Моя личная кампания — попытки принести в семинарию мудрость Колумбийского университета — была не более успешной, чем мои вялые усилия принести мудрость семинарии в Колумбийский университет. Конечно, я действовал не очень тактично, но, подозреваю, тактичность не сыграла бы тут почти никакой роли. На одном занятии, выступая с докладом о сборнике современной ивритской поэзии, я чуть не спровоцировал бунт, когда раскритиковал просодию одного второстепенного ивритского лирика, сославшись в качестве образца на Э. Э. Каммингса. На меня накричали, взывали к крови шести миллионов, обвиняли меня в удручающем незнании иврита, уверяя, что мои сравнения неуклюжи, неуместны и даже нравственно небезупречны. (Я до сих пор считаю, что оценил поэта верно.) На другом занятии я по глупости сознался, что считаю Бялика второразрядным провинциалом, сильно уступающим космополитичному Черниховскому ; это как если бы на коммунистическом митинге какой‑то новоиспеченный партиец объявил бы Розу Люксембург более глубоким философом, чем Ленин. А когда я пытался характеризовать Йеуду Галеви и Шломо Ибн‑Габироля как ивритских Донна и Марвелла, мои соученики по семинарии уже не улыбались скептически, а заикались, заходились кашлем и скрежетали зубами от возмущения. И только единожды я не навлек на себя непомерно жаркие протесты — а именно, когда на очередной из вечных дискуссий на тему, почему произведение становится еврейским, сказал, что подлинные американские еврейские писатели — не Фанни Хёрст и Людвиг Льюисон , а Айзек Розенфельд и Лесли Фидлер. Но самый примечательный успех я снискал в ивритоязычном летнем учебном лагере, организованном семинарией.

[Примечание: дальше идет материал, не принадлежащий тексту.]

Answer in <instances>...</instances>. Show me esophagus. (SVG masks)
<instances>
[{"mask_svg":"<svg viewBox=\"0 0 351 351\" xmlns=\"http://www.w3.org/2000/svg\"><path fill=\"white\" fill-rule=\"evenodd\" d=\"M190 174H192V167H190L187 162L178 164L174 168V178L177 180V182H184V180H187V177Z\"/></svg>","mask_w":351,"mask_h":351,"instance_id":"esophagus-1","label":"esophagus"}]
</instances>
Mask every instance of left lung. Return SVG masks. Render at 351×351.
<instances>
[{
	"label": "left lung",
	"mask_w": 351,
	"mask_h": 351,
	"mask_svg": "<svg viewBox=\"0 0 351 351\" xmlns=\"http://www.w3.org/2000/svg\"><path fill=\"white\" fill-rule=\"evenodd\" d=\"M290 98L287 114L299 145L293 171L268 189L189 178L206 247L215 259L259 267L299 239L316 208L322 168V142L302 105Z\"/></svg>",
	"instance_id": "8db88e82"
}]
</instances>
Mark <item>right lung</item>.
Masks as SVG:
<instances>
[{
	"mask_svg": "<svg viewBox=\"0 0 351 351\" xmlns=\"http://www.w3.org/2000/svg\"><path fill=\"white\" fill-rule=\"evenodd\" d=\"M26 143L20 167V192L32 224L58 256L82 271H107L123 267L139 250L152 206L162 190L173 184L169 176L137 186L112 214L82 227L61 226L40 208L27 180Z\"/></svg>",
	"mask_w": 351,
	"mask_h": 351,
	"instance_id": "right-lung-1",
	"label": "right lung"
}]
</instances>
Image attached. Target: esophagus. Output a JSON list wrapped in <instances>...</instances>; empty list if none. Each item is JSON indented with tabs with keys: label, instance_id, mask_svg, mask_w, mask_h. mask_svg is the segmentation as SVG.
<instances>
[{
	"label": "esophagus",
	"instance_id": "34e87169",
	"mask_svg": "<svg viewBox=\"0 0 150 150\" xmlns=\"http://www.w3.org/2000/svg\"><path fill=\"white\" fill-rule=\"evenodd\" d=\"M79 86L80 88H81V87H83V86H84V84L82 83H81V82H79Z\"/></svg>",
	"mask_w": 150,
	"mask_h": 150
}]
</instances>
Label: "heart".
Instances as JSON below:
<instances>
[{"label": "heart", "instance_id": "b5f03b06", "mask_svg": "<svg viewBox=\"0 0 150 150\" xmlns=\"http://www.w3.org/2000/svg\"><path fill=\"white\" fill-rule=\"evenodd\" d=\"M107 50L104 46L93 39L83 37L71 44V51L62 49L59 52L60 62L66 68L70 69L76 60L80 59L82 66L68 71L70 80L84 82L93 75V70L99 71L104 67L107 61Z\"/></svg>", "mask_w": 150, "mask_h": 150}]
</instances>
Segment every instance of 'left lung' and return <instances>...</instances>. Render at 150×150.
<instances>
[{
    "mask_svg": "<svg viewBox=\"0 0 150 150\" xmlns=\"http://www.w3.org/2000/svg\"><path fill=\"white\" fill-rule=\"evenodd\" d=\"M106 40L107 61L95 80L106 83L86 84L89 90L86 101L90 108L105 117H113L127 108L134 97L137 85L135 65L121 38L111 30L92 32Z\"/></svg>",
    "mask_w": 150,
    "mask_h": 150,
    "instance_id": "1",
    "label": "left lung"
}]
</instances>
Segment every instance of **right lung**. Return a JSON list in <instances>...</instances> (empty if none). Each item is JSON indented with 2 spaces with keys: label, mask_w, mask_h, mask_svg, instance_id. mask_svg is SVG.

Читая курс об Иеремии, я восхитил своих слушателей — подростков 15 лет, заявив: чтобы понять, какая это великая книга, им не обязательно верить, что Б‑г действительно говорил с Иеремией. Я со всей серьезностью излагал им теорию Кольриджа о «временном отказе от недоверия» и намекал, что Иеремия (в отличие от Исаии) хотел быть не пророком, а поэтом; именно поэтому он постоянно жаловался Б‑гу, как его обижают. Я описывал этого измученного религиозного гения как некий гебраистский прообраз художника, гонимого гебраистским прообразом буржуазного общества, описывал как Флобера среди еврейских филистеров. (Кстати, пророка Амоса я охотно называл «первым молодым провинциалом».) Новаторство этого подхода не проходило незамеченным даже в кругу 15‑летних подростков.
Тем временем в мире Колумбийского университета, по‑видимому, происходило то, о чем раньше можно было только мечтать. Хасидизм, выведенный Мартином Бубером и Гершомом Шолемом в публичное пространство, словно неожиданный свидетель на громкий судебный процесс, произвел в сознании нью‑йоркских интеллектуалов эффект разорвавшейся бомбы. Внезапно, одна за другой, появлялись статьи не только о хасидизме, но и о Маймониде, а писали их те, кто еще вчера был всецело погружен в Элиота, вопрос первородного греха и Кьеркегора. Обнаруживались почтительные рецензии на книги Шолом‑Алейхема, и складывалось впечатление, что некоторые наши кумиры из числа молодых критиков и впрямь читают на идише. Помню также, что, впервые услышав, что Лайонел Триллинг пишет статью о Вордсворте и раввинах, я ощутил прямо‑таки личное торжество. Примерно в тот же период мы с друзьями открыли для себя журнал «Комментари» — причем он выбивал их из колеи так же сильно, как восхищал меня. Я все‑таки не одинок в мире, есть и другие, причем эти другие умны (предполагаю, под этим я понимал, что они прекрасно разбираются в новой критике ). Я впервые сам начал верить собственным доводам насчет неповторимости иудаизма как культуры. Мне не казалось странным, что внуки хасидов вынуждены добираться до штетла через Вордсворта. Меня потрясало другое — то, что вкус к Вордсворту не вселял в них презрение к штетлу и всему, что штетл дал вечности.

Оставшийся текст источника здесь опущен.